It’s interesting to read the two accounts of how My Yoke Is Heavy: The Songs Of Daniel Johnston came to be. There are just slight differences in the accounts and the sense that some of the fine detail is lost in the mists. I suppose it just shows how minds and memories work and different people will save different facts, order things in a different way according to their own personalities, priorities and lives. There’s even a moment in James Yorkston’s account where he recalls sharing an on stage conversation with Adrian Crowley, which revealed that each thought the other to be the big Daniel Johnston fan. Minor variations in the stories of course aren’t necessarily important, just the fact that this excellent record was made is surely the main story here, but there is something relevant that nags away in the background.
Neither Adrian Crowley nor James Yorkston should be new names to regulars at Folk Radio UK, but it is worth a little back tracking and scene setting, sifting the story of this collaboration to set the context. The two singer songwriters have toured together and have also clearly formed something of a bond, but this collaborative recording is their first joint venture.

YOUR ASSIGNMENT:
Continue the article on the Adrian Crowley and James Yorkston album of Daniel Johnston songs from the point where it stops.

EXTRACTED ENTRIES:

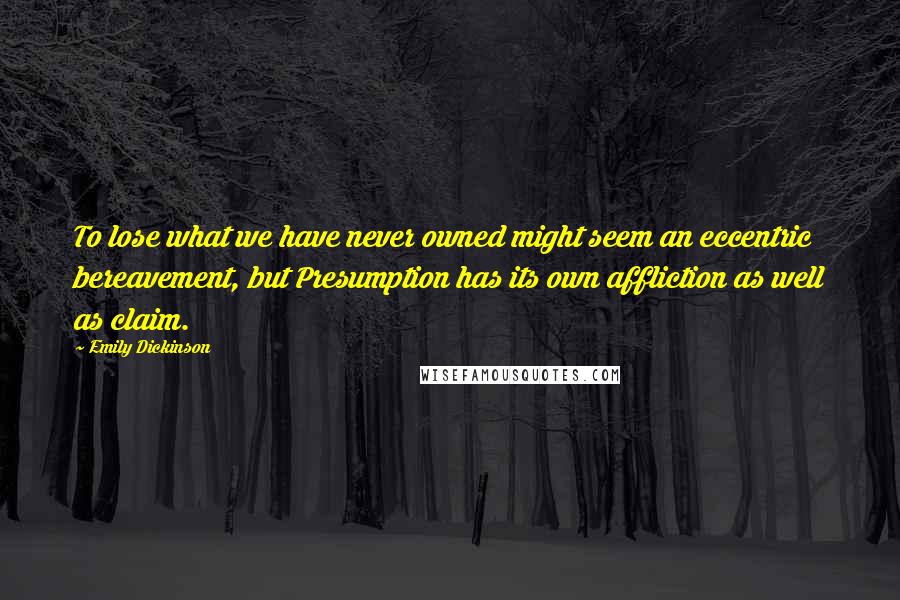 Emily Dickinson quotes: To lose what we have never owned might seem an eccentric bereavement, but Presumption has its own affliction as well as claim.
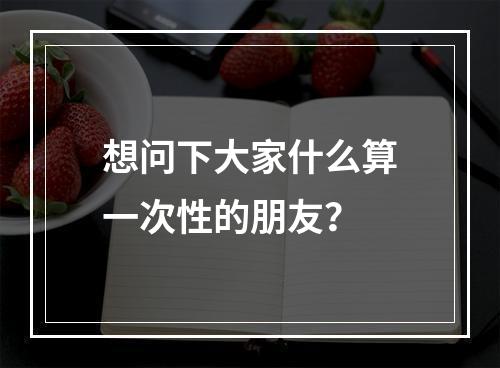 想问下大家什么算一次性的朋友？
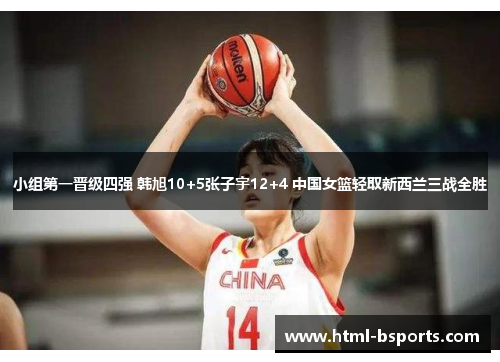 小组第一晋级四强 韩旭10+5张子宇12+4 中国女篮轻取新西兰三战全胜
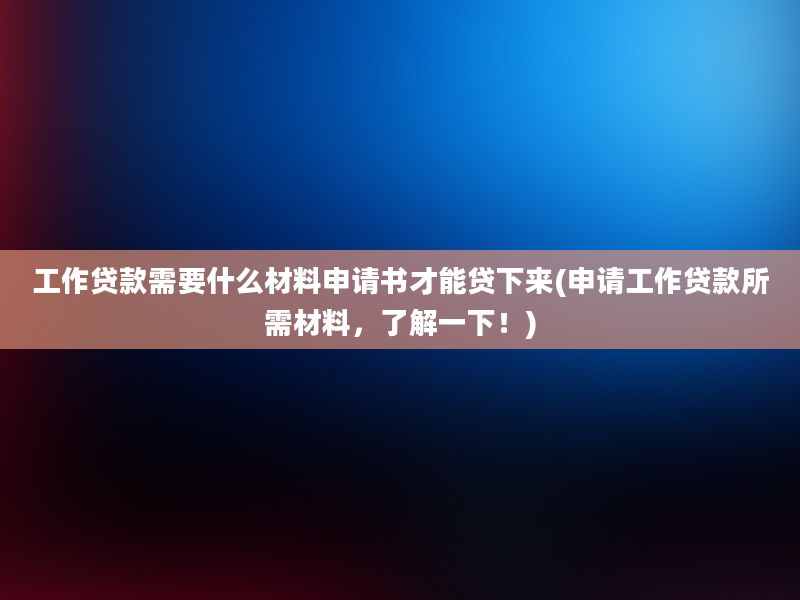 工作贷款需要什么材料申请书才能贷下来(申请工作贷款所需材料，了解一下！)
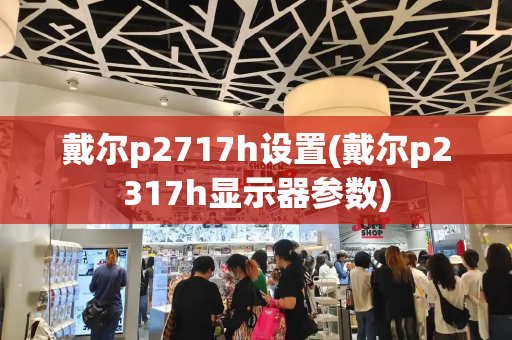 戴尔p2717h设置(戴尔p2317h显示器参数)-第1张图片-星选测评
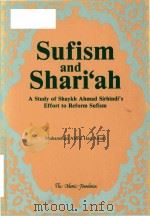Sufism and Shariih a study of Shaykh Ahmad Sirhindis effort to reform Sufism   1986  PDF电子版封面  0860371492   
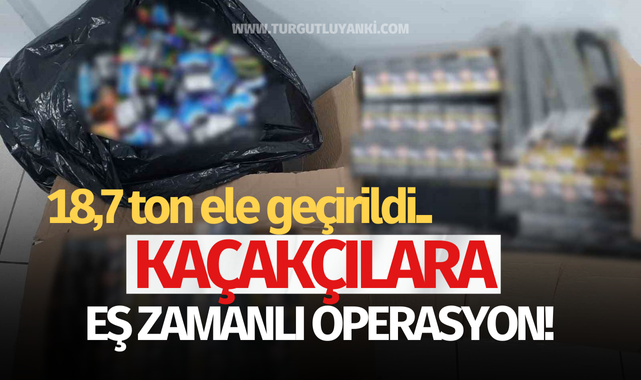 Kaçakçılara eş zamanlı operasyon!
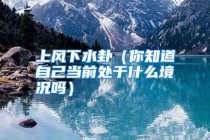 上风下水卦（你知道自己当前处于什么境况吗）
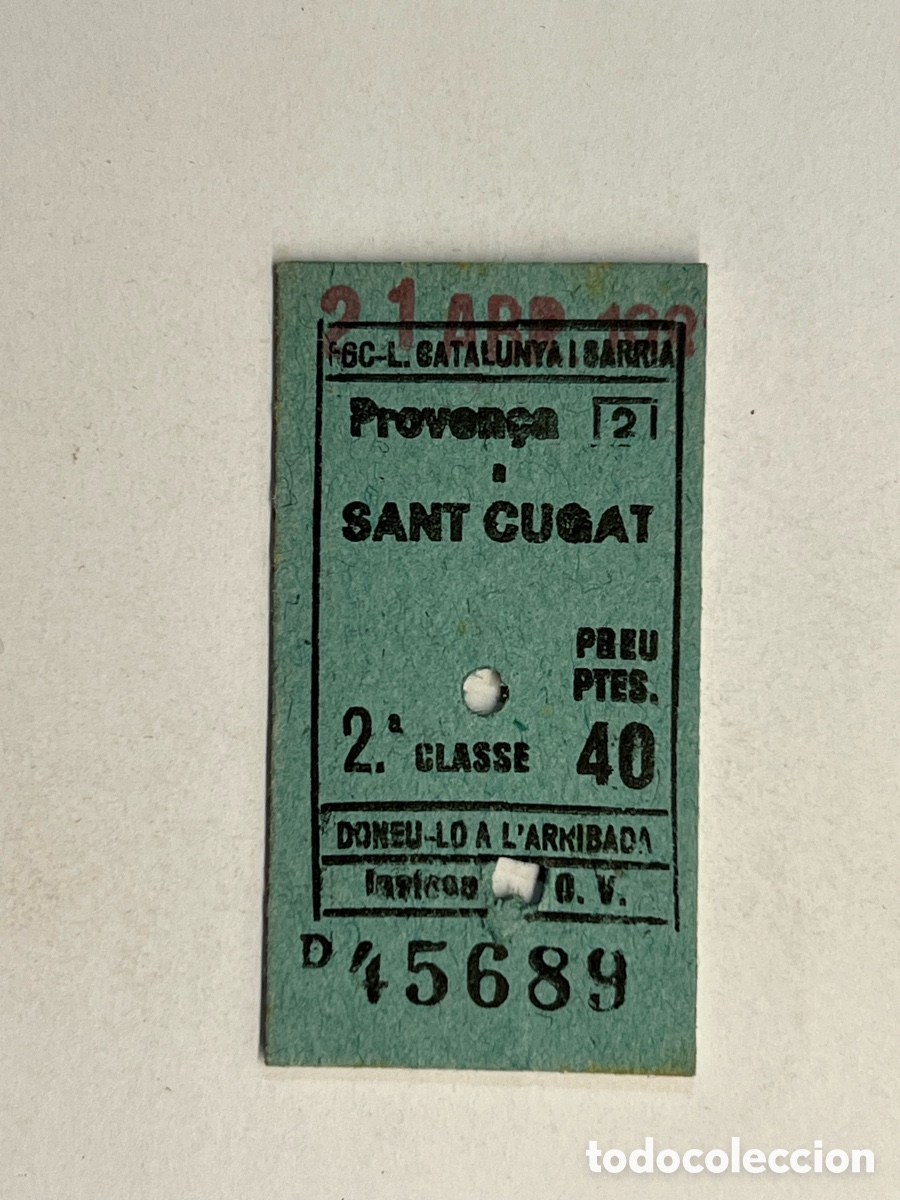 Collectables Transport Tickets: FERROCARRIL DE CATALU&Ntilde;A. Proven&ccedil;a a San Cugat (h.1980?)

RESPONSE TO THE TASK:
Curiously Adrian and James share a comparatively late start to their musical careers, both having tipped into their 30’s when their debut albums were released, but neither is any the worst for that. Adrian is Dublin based and came to music in his mid 20s, having already studied architecture and begun a career as a photographer before being inspired to take the stage as a singer. His recorded debut, A Strange Kind was released in 99, but it wasn’t until 2004 that he gave up on the photography to concentrate on music full time.
The Fife based James Yorkston’s debut meanwhile was released in 2002. It came off the back of a support slot with John Martyn, when Domino Record’s head Laurence Bell was in the audience to catch James’ set and immediately set about signing him. James had already recorded a single, pressed on vinyl. Taking the chance to send one to Martyn with a hopeful enquiry after a support slot for his forthcoming Edinburgh date, he found the recipient suitably impressed to invite him to support for the whole tour. James has recently released his seventh album for Domino and his 10th overall.
A couple of those other releases from James were released under the the Fence Collective banner, the label formed by Kenny Anderson a.k.a. King Creosote, as a way of selling records by his friends after the record shop that he was working in closed down. It was also under that banner that these recordings were first made and James seems to think it might have been intended to be one of the ‘picket fence’ releases, where artists where encouraged to take risks and try something a little different.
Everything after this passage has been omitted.